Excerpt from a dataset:
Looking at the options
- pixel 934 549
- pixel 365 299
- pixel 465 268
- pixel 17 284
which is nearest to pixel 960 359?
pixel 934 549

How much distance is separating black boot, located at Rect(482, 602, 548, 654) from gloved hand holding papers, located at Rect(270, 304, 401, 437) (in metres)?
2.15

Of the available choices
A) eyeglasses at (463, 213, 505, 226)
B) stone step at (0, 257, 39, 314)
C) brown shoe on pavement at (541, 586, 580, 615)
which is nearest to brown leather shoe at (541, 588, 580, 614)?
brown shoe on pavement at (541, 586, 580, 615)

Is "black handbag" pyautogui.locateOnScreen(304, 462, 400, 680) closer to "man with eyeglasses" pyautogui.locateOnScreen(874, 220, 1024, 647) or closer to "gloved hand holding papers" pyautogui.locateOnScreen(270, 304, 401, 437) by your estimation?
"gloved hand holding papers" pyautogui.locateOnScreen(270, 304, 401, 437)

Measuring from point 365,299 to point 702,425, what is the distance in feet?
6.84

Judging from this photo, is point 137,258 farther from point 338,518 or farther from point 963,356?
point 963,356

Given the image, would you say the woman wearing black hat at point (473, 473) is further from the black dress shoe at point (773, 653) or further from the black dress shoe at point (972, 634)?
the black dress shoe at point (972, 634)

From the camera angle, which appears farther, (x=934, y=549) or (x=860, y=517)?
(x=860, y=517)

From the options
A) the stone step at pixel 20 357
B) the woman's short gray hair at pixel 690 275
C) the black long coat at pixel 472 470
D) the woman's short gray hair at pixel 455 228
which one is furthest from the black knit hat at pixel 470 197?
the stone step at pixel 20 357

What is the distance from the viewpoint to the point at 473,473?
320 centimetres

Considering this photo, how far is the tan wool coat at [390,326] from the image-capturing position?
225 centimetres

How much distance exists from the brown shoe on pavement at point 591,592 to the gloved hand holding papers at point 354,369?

## STATED GOAL:
Reproduce the lines of the listing word for word, everything from the line containing "From the options" down to the line containing "320 centimetres", both included.

## ANSWER IN FULL:
From the options
A) the stone step at pixel 20 357
B) the woman's short gray hair at pixel 690 275
C) the black long coat at pixel 472 470
D) the woman's short gray hair at pixel 455 228
which one is furthest from the black knit hat at pixel 470 197?
the stone step at pixel 20 357

What is the distance from the viewpoint to the point at 473,473?
320 centimetres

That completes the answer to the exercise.